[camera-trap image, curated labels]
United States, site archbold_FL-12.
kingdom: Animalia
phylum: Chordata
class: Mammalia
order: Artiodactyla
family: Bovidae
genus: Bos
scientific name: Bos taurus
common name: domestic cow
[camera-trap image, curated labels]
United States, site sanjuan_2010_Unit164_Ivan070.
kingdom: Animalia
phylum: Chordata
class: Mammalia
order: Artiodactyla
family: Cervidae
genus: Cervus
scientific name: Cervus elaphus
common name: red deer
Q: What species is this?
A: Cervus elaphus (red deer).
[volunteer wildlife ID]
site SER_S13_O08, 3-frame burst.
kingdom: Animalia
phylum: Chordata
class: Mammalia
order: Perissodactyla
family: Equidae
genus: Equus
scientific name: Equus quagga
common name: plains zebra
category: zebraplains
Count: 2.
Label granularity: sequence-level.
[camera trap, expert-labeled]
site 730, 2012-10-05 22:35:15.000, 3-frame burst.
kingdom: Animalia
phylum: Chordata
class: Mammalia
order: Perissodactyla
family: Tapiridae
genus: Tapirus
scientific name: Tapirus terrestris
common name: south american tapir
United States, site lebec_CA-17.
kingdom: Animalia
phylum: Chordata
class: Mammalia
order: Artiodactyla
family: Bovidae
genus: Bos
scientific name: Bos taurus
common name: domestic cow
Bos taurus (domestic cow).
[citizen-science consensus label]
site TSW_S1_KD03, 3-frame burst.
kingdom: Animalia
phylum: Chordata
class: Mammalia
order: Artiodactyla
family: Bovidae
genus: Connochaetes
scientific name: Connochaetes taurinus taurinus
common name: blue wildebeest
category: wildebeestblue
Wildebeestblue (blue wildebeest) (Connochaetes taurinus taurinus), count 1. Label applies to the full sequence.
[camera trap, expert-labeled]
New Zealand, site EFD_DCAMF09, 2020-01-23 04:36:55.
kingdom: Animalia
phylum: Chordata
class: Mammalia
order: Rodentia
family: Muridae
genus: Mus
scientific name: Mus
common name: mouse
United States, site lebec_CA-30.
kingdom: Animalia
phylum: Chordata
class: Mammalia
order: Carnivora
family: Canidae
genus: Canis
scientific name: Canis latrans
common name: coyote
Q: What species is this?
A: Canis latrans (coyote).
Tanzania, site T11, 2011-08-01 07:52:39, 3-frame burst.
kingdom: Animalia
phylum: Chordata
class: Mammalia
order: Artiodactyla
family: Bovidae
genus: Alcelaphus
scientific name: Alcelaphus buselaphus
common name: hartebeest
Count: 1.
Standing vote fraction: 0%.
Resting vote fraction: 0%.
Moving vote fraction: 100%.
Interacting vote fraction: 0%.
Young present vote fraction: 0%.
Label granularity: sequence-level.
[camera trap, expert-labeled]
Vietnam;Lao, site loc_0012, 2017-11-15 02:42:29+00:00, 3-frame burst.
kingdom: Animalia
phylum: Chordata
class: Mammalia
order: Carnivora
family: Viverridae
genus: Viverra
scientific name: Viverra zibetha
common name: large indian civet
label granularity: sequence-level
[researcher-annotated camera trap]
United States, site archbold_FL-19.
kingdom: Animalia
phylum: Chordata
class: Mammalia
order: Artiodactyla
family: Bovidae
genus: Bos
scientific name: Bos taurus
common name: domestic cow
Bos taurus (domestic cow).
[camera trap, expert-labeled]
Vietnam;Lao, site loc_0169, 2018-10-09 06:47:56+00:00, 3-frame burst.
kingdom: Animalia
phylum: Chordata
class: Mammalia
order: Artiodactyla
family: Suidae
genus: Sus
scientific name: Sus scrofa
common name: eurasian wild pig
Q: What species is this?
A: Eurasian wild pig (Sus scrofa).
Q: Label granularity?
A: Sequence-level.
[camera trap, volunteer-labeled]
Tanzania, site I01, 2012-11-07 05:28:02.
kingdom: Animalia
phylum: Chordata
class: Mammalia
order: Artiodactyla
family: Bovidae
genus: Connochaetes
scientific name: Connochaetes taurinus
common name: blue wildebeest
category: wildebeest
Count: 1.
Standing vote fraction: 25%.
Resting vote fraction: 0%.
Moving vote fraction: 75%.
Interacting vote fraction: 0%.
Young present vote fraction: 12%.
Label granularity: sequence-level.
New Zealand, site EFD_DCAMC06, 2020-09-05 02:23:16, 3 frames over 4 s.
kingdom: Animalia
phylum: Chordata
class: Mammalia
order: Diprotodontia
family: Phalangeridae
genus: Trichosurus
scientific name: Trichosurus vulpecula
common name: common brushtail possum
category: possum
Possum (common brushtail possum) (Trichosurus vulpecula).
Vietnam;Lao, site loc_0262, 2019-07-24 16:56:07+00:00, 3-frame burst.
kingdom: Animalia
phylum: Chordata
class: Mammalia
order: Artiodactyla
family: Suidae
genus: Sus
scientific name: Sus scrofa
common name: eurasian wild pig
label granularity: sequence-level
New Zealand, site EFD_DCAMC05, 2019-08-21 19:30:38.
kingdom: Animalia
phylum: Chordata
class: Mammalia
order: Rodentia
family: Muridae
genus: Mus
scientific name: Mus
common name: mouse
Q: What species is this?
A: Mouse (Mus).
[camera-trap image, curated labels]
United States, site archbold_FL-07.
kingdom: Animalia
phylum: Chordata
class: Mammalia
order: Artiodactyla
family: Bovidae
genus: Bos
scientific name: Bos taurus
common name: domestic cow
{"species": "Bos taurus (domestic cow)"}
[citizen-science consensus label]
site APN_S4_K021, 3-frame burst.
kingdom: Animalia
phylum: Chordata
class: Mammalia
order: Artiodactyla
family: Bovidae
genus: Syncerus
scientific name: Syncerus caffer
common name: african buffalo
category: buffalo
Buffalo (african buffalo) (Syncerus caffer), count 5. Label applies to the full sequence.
= = = =
Count every line in the data that contains the word "Standing", then give that count and nothing else.

2